The reason you are using this CLI tool, of course, is because there are other local projects that
are dependencies of project X. Your other local projects might have their own .nlu.json files, which in turn,
declare their own local dependencies. That is expected of course, and this tool is designed to link up
all dependencies for every project in the hierarchy.

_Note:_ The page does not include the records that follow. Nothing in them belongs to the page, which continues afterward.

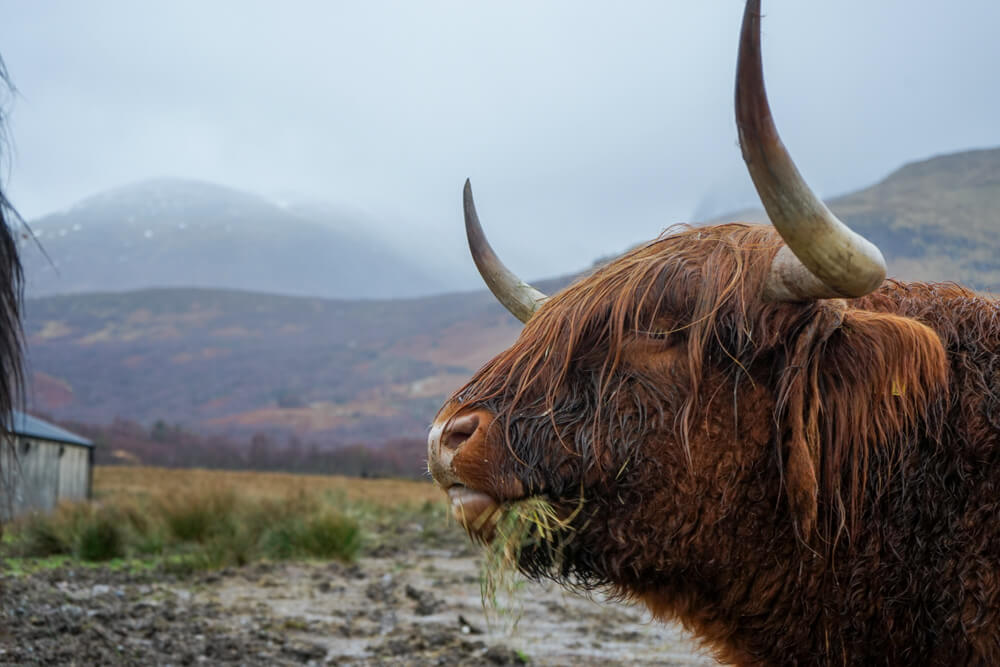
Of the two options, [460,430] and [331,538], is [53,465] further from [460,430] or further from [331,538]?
[460,430]

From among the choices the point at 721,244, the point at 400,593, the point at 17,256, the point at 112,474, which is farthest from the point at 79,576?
the point at 112,474

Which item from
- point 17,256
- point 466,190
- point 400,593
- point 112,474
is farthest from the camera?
point 112,474

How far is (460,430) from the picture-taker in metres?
1.91

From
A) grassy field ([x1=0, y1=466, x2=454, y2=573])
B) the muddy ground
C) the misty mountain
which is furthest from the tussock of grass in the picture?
the misty mountain

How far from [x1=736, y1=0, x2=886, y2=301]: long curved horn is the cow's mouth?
87cm

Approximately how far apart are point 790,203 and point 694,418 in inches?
21.7

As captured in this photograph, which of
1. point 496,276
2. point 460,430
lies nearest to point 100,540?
point 496,276

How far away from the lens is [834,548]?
1.77 m

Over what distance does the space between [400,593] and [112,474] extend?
32.5 m

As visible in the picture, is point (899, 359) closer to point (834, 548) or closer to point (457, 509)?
point (834, 548)

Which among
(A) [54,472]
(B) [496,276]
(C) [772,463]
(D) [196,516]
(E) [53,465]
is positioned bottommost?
(A) [54,472]

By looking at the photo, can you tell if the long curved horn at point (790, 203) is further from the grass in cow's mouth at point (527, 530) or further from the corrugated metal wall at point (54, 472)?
the corrugated metal wall at point (54, 472)

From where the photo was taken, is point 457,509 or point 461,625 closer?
point 457,509

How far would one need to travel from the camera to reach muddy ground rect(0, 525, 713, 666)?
15.5 feet
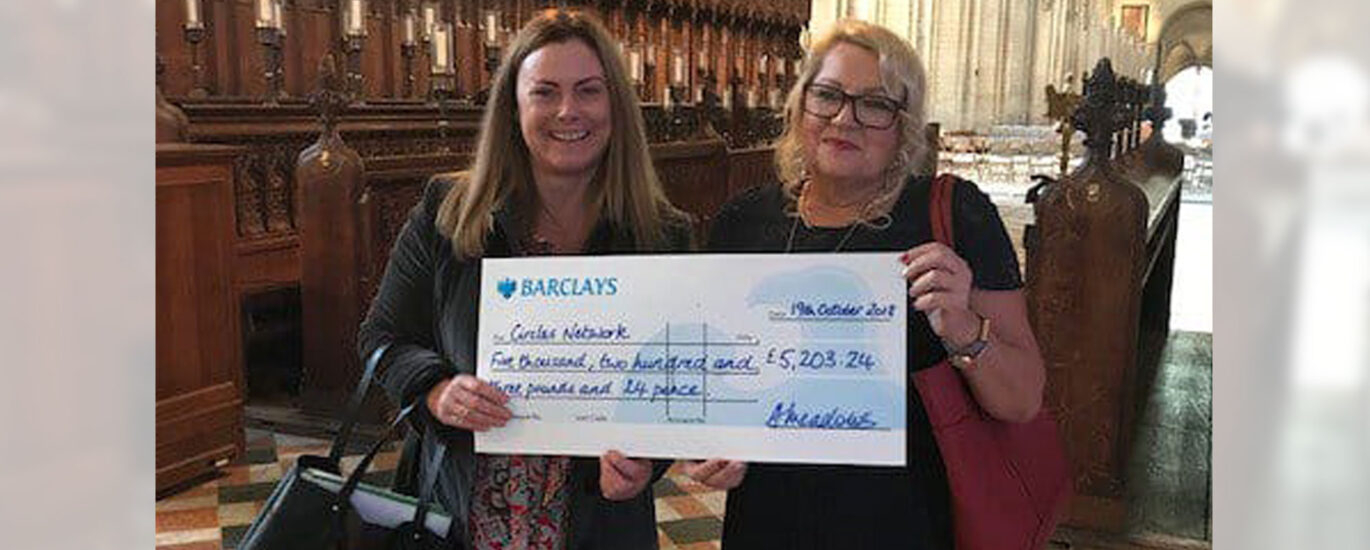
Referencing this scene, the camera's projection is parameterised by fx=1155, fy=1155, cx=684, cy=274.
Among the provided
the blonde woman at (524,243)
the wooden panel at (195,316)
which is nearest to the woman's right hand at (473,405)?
the blonde woman at (524,243)

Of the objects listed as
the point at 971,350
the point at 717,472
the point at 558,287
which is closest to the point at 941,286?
Answer: the point at 971,350

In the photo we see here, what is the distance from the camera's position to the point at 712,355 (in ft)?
3.85

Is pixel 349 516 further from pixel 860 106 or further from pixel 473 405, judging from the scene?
pixel 860 106

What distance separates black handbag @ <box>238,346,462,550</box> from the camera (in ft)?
4.36

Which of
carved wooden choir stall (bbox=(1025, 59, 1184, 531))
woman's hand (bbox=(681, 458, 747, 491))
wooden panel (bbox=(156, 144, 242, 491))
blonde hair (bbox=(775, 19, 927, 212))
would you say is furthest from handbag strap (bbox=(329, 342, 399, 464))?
wooden panel (bbox=(156, 144, 242, 491))

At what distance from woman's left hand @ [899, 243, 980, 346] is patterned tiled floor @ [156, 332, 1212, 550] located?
2.04 m

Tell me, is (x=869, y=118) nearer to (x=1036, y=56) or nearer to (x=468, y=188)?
(x=468, y=188)

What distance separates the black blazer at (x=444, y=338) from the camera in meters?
1.32

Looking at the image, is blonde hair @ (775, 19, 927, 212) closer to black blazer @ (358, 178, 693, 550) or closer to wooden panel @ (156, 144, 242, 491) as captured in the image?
black blazer @ (358, 178, 693, 550)

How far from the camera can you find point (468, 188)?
4.41 ft

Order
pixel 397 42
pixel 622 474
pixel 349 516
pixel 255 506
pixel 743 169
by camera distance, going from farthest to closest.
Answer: pixel 397 42 → pixel 255 506 → pixel 743 169 → pixel 349 516 → pixel 622 474

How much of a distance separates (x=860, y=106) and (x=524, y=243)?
0.42 m

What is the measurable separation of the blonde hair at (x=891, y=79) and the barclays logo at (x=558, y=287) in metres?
0.26
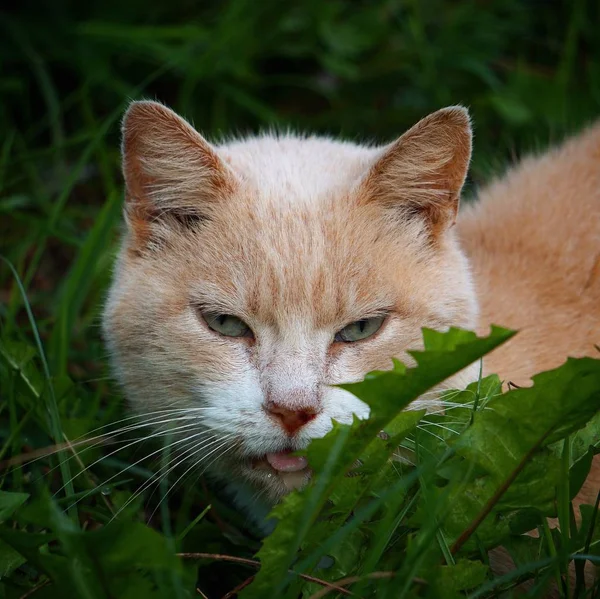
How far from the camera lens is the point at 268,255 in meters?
2.16

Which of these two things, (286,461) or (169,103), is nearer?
(286,461)

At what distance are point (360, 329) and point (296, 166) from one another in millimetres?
568

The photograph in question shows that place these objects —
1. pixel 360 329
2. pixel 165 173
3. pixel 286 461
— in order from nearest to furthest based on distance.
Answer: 1. pixel 286 461
2. pixel 360 329
3. pixel 165 173

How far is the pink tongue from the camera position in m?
2.07

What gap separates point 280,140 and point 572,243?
105cm

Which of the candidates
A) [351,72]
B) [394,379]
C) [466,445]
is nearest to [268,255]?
[394,379]

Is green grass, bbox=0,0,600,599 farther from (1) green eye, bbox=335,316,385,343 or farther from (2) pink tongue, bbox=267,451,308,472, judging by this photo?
(1) green eye, bbox=335,316,385,343

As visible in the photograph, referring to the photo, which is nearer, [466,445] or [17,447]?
[466,445]

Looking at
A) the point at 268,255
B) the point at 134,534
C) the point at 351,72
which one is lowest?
the point at 134,534

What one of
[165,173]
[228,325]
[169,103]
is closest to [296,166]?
[165,173]

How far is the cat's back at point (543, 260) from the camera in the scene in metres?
2.57

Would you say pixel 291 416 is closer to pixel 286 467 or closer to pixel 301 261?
pixel 286 467

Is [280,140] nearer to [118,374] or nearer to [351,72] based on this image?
[118,374]

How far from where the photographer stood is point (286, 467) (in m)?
2.07
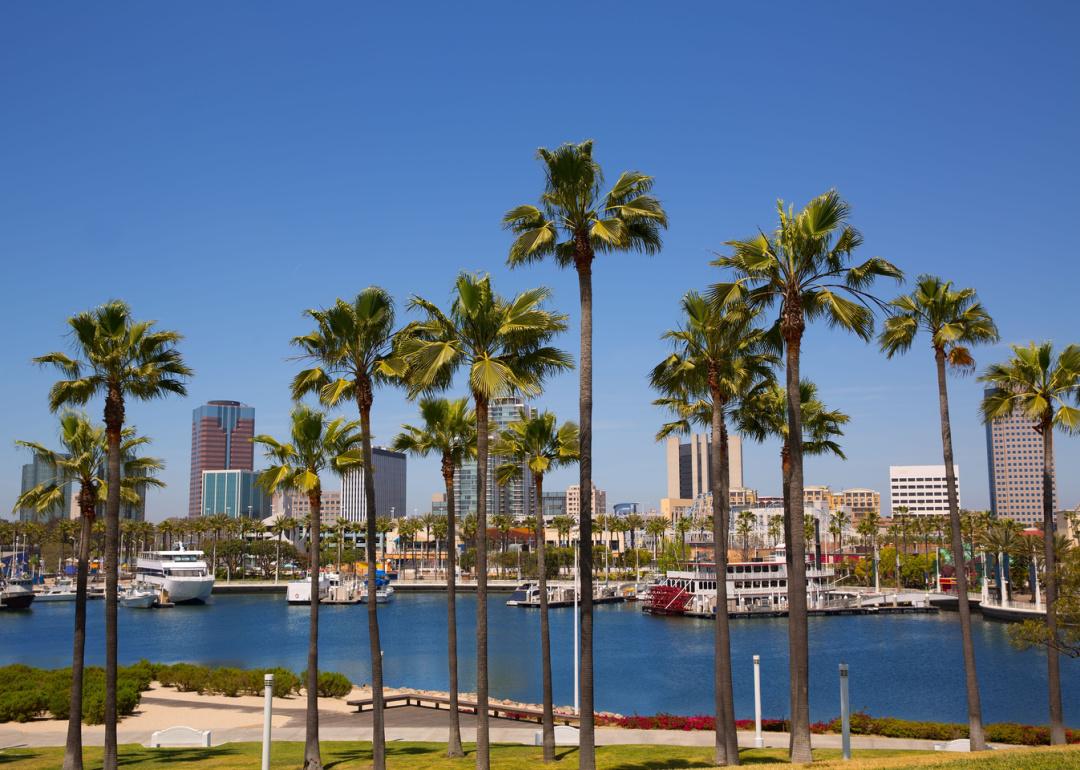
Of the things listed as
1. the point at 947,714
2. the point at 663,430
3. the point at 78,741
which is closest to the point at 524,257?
the point at 663,430

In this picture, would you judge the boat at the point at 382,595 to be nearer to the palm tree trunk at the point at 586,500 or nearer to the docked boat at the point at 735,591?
the docked boat at the point at 735,591

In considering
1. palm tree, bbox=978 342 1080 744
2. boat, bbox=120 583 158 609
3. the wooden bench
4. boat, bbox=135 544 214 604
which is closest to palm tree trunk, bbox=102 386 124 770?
the wooden bench

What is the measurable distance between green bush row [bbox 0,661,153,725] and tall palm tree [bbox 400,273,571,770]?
2362cm

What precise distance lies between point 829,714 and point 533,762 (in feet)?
96.2

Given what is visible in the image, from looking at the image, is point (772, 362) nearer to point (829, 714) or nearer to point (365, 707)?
point (365, 707)

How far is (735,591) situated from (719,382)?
119 meters

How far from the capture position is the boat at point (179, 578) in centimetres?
16512

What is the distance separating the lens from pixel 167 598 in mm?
165375

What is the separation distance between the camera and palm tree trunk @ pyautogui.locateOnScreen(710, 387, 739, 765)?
87.5ft

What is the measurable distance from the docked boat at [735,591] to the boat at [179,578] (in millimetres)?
79784

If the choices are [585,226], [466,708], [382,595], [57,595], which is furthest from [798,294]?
[57,595]

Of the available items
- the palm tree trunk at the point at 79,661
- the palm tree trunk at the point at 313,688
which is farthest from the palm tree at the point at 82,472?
the palm tree trunk at the point at 313,688

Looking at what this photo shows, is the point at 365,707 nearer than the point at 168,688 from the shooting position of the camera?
Yes

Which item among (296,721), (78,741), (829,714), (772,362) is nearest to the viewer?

The following is a simple .nlu.json file:

{
  "npm-link-up": true,
  "linkable": true,
  "searchRoots": [   
    "$HOME/WebstormProjects",  // the tool will search for npm packages within these dirs
    "$HOME/vscode_projects"
  ],
  "comments":[],
  "ignore": [                // paths to skip; these will be converted to regex, using new RegExp(x)
    "/node_modules/",
    "/.git/"
  ],
  "list": [               // list the local packages that you want to symlink to this project, here. NPM package name only, no paths needed.
    "socket.io",          // (these are just examples using well-known NPM packages, you will be using packages that you develop locally.)
    "mongoose",
    "lodash"
  ],
  "install": "yarn",     // we give specific instructions (a bash script) on how to install, ("npm install" is default)
  "linkToItself": true   // if true, we link this project to itself; true is the default. Linking a project to itself is useful for testing.
}

After creating an .nlu.json file in the root of your project that's all you need to do, and then run:

$ nlu run   # run this from within project x

How it works in detail

See: docs/in-detail.md


Tips and tricks:

  • If you want to use a particular yarn or npm version to link your project, you can install npm or yarn as a local dependency of your primary project, and NLU will pick that up.
  • The above is the case, because by default NLU adds local node_modules/.bin items to the $PATH.